GST has the meaning which it is given in the A New Tax System (Goods and Services Tax) Act 1999 (Cth).
Intellectual Property means any copyright, registered or unregistered designs, patents or trade marks, domain names, know-how, inventions, processes, trade secrets or Confidential Information, circuit layouts, software, computer programs, databases or source codes, including any application, or right to apply, for registration of, and any improvements, enhancements or modifications of, the foregoing.
Intellectual Property Rights means for the duration of the rights in any part of the world, any industrial or intellectual property rights, whether registrable or not, including in respect of Intellectual Property.
Intellectual Property Breach means any breach by you (or any of your Personnel) of any of our Intellectual Property Rights (or any breaches of third-party rights, including any Intellectual Property Rights of third parties), including using or exploiting our Intellectual Property for purposes other than as expressly stated in this Agreement (including, without limitation, using our Intellectual Property for commercial purposes or on-selling our Intellectual Property to third parties).
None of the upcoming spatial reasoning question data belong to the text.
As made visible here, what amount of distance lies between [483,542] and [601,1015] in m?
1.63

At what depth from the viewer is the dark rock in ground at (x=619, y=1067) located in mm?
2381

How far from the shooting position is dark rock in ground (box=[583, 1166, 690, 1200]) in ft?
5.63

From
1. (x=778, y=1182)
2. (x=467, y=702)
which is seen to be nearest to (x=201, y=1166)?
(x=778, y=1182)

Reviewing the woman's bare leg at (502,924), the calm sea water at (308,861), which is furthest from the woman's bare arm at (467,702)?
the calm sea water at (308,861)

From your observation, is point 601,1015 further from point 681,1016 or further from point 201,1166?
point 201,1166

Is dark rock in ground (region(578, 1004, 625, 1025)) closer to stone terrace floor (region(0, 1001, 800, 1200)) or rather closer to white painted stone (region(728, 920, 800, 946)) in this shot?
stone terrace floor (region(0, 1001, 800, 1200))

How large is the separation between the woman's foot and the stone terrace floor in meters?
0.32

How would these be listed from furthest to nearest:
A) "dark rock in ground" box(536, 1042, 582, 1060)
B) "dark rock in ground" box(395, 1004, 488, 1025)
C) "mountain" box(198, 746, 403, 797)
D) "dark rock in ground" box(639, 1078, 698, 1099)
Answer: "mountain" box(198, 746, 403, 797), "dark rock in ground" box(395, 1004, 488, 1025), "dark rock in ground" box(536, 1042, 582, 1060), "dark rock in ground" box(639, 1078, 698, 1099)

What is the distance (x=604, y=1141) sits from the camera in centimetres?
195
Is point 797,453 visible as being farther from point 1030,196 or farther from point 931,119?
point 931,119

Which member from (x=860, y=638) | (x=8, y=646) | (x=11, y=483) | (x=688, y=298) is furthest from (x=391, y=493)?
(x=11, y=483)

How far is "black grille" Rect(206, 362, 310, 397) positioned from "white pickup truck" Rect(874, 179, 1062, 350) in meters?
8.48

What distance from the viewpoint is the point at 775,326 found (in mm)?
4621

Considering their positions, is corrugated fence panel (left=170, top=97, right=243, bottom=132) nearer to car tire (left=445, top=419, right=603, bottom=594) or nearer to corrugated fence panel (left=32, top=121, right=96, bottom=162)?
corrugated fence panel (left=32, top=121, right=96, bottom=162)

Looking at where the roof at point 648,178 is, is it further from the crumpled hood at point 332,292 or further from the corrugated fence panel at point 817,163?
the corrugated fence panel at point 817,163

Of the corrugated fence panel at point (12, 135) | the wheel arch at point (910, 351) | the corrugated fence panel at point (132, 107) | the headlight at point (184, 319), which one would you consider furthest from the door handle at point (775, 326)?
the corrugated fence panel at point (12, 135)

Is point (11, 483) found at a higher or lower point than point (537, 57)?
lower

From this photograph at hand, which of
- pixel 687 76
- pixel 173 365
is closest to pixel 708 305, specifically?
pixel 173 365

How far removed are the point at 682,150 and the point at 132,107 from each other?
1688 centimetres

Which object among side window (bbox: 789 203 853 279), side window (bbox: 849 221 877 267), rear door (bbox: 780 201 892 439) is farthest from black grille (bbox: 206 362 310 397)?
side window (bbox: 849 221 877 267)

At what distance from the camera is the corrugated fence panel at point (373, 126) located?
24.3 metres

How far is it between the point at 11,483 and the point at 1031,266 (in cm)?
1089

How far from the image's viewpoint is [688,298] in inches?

Liability means any expense, cost, liability, loss, damage, claim, notice, entitlement, investigation, demand, proceeding or judgment (whether under statute, contract, equity, tort (including negligence), indemnity or otherwise), howsoever arising, whether direct or indirect and/or whether present, unascertained, future or contingent and whether involving a third party or a Party to this Agreement or otherwise.
Our Materials means all documentation and resources that we may provide to you via the Site or in the performance of the Services.
Payment Terms means the Price and/or Membership Fees, method and timing of payment, as set out on the Site.
Personnel means, in respect of a Party, any of its employees, consultants, suppliers, subcontractors or agents, but in respect of you, does not include us.
Premises means the location where the Services are to be supplied.
Price means the price set out on the Site for the performance of the Services.
Services means the services we agree to perform under this Agreement, as further particularised on the Site.
Site means the website located at www.blossomingspeaker.com
Start Date means the date this Agreement is accepted by you in accordance with its terms.